* _Exercise requirements_
Once you have read the listing, print all of it word for word.

* _Data supplied_

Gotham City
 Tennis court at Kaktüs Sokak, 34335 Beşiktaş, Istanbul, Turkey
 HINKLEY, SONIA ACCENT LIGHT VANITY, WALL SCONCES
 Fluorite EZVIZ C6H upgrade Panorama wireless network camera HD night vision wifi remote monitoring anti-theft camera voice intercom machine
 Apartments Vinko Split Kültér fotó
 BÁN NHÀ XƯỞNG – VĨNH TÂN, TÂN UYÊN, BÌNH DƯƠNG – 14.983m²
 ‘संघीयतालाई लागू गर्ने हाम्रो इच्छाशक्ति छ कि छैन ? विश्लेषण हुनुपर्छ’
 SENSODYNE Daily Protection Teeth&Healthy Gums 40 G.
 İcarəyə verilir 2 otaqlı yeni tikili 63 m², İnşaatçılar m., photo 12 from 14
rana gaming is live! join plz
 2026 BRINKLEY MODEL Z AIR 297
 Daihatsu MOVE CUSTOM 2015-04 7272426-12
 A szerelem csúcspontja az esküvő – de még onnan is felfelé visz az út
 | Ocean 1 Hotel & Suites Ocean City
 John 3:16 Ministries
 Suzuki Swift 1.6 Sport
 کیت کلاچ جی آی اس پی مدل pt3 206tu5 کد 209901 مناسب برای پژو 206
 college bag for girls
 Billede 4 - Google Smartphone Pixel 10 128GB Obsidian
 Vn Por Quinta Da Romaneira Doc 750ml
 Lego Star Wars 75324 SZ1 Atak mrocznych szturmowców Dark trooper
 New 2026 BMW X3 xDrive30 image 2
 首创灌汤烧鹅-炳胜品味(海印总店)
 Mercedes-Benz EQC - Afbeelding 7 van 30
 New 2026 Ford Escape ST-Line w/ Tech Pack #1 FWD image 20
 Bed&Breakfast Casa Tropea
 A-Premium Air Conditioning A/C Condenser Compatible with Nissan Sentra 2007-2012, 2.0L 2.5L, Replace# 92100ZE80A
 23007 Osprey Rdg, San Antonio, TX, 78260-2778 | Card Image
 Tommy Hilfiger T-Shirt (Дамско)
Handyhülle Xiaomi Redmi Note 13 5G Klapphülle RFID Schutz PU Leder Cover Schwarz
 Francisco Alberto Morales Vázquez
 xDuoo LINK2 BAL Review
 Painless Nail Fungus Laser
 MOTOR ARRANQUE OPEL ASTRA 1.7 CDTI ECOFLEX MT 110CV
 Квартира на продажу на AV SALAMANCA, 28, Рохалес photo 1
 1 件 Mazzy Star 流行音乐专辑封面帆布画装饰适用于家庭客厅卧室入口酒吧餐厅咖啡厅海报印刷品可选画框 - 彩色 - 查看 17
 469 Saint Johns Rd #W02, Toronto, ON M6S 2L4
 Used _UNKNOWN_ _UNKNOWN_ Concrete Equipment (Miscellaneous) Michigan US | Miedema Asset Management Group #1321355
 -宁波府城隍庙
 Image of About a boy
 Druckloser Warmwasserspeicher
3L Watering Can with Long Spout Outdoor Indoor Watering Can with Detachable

* _Solved exercise_
Gotham City
 Tennis court at Kaktüs Sokak, 34335 Beşiktaş, Istanbul, Turkey
 HINKLEY, SONIA ACCENT LIGHT VANITY, WALL SCONCES
 Fluorite EZVIZ C6H upgrade Panorama wireless network camera HD night vision wifi remote monitoring anti-theft camera voice intercom machine
 Apartments Vinko Split Kültér fotó
 BÁN NHÀ XƯỞNG – VĨNH TÂN, TÂN UYÊN, BÌNH DƯƠNG – 14.983m²
 ‘संघीयतालाई लागू गर्ने हाम्रो इच्छाशक्ति छ कि छैन ? विश्लेषण हुनुपर्छ’
 SENSODYNE Daily Protection Teeth&Healthy Gums 40 G.
 İcarəyə verilir 2 otaqlı yeni tikili 63 m², İnşaatçılar m., photo 12 from 14
rana gaming is live! join plz
 2026 BRINKLEY MODEL Z AIR 297
 Daihatsu MOVE CUSTOM 2015-04 7272426-12
 A szerelem csúcspontja az esküvő – de még onnan is felfelé visz az út
 | Ocean 1 Hotel & Suites Ocean City
 John 3:16 Ministries
 Suzuki Swift 1.6 Sport
 کیت کلاچ جی آی اس پی مدل pt3 206tu5 کد 209901 مناسب برای پژو 206
 college bag for girls
 Billede 4 - Google Smartphone Pixel 10 128GB Obsidian
 Vn Por Quinta Da Romaneira Doc 750ml
 Lego Star Wars 75324 SZ1 Atak mrocznych szturmowców Dark trooper
 New 2026 BMW X3 xDrive30 image 2
 首创灌汤烧鹅-炳胜品味(海印总店)
 Mercedes-Benz EQC - Afbeelding 7 van 30
 New 2026 Ford Escape ST-Line w/ Tech Pack #1 FWD image 20
 Bed&Breakfast Casa Tropea
 A-Premium Air Conditioning A/C Condenser Compatible with Nissan Sentra 2007-2012, 2.0L 2.5L, Replace# 92100ZE80A
 23007 Osprey Rdg, San Antonio, TX, 78260-2778 | Card Image
 Tommy Hilfiger T-Shirt (Дамско)
Handyhülle Xiaomi Redmi Note 13 5G Klapphülle RFID Schutz PU Leder Cover Schwarz
 Francisco Alberto Morales Vázquez
 xDuoo LINK2 BAL Review
 Painless Nail Fungus Laser
 MOTOR ARRANQUE OPEL ASTRA 1.7 CDTI ECOFLEX MT 110CV
 Квартира на продажу на AV SALAMANCA, 28, Рохалес photo 1
 1 件 Mazzy Star 流行音乐专辑封面帆布画装饰适用于家庭客厅卧室入口酒吧餐厅咖啡厅海报印刷品可选画框 - 彩色 - 查看 17
 469 Saint Johns Rd #W02, Toronto, ON M6S 2L4
 Used _UNKNOWN_ _UNKNOWN_ Concrete Equipment (Miscellaneous) Michigan US | Miedema Asset Management Group #1321355
 -宁波府城隍庙
 Image of About a boy
 Druckloser Warmwasserspeicher
3L Watering Can with Long Spout Outdoor Indoor Watering Can with Detachable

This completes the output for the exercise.